Claims involving injury or death of family dogs has been an emerging trend across the U.S. lately. When these actions are filed in a state court, the claim is known as “trespass to chattels”. When these actions are filed in a federal court, the claim is commonly a violation of Fourth Amendment rights for seizure. This type of tort is based on a loss or seizure of personal transportable property.

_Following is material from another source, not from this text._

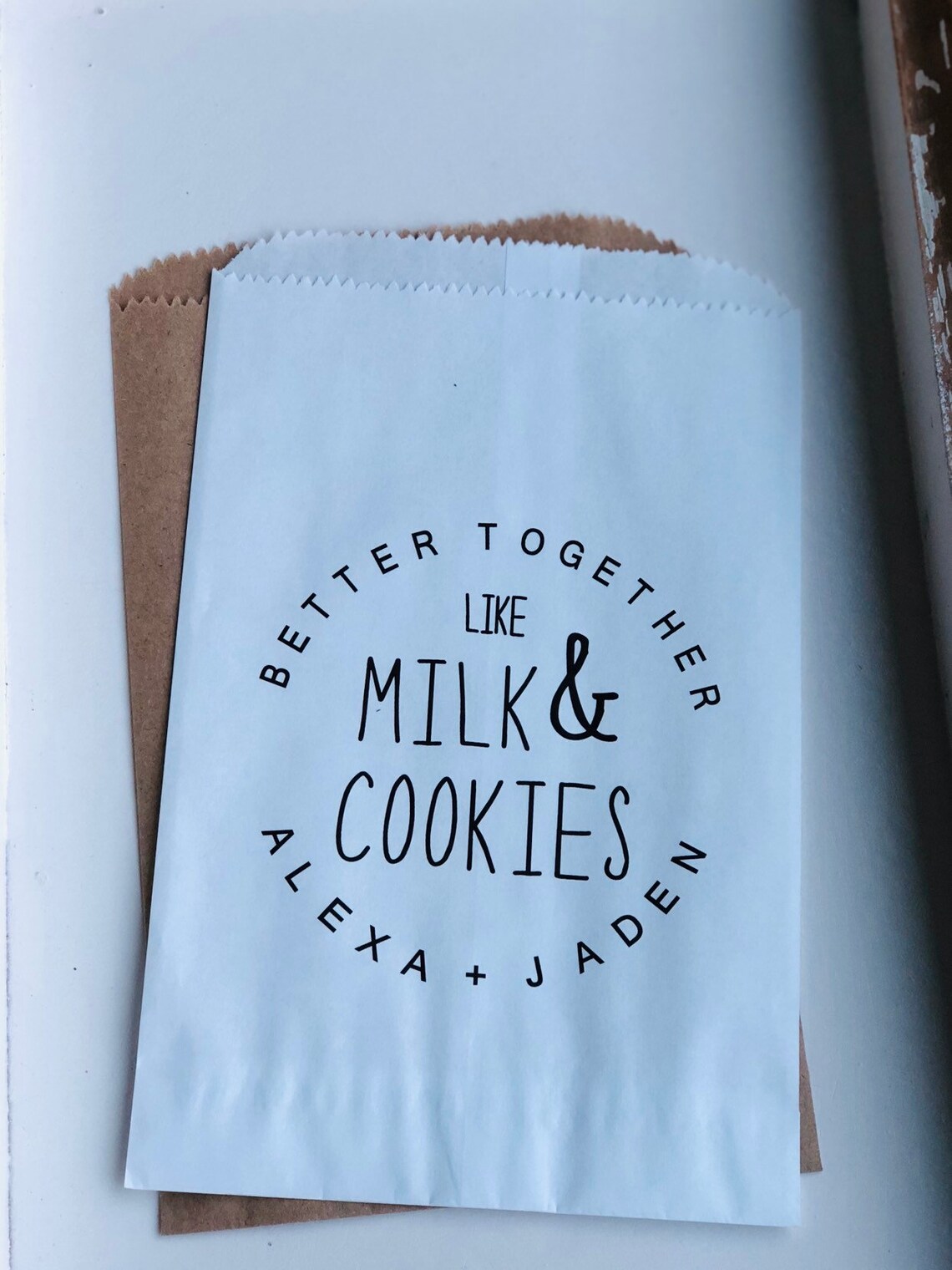 Bridal Shower Cookie Bags Wedding Favor Bags for Cookie Bars Etsy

What About Governmental Immunity?
Civil suits, which have recently been brought against local governments for officers shooting dogs, have largely been filed in federal courts. The defendants are likely to seek to dismiss the case through summary judgment based on qualified immunity. In some cases, police officers are deemed eligible for governmental immunity when claims include civil rights violations, even if the acts were unlawful, particularly if no case law exists on the topic. There have been approximately six U.S. Court of Appeals decisions where officers who shot dogs were found to be essentially seizing the property of the owner based on the Fourth Amendment.
Unique Aspects of These Cases
The Insurance Information Institute reports that there are an estimated 89 million dogs owned as pets throughout U.S. households. Roughly half of U.S. households have a dog as a pet, and many others are fond of them also, which could influence jurors.

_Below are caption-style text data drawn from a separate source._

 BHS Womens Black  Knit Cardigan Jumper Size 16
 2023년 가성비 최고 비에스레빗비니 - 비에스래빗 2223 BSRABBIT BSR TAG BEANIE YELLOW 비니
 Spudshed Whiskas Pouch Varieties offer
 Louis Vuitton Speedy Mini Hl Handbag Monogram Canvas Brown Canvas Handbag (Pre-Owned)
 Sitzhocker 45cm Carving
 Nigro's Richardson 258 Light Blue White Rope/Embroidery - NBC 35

Attorney Scott MacLatchie explained that the best course of defense action is to prove the officer was rightfully on the property and the act of shooting was reasonable based on the situation. Essentially, this defense is that based on the circumstances, the officer feared for his or her safety and chose to use deadly force. Further, if the officer’s entry to the property is executed legally, then a seizure based on reasonable circumstances should be justified. MacLatchie stressed that it is critical for an officer to properly complete documentation and to explain the reason that they chose to shoot.
Awards for Damages
Based on recent case outcomes, when a jury rules in the plaintiff’s favor, settlements can reach the $50,000 mark and in some cases exceed $100,000. Instances have arisen where the legal fees in the case exceed the award; however, in civil rights actions in federal courts, the defendant is then responsible for the plaintiff’s legal fees. An award of punitive damages is possible when it is determined that the officer was reckless, indifferent, or acted with malice. Mildred O’Linn, a defense attorney in Los Angeles, explained that if the law enforcement agency acts compassionately toward the matter, they will have the best results and minimize anger among citizens.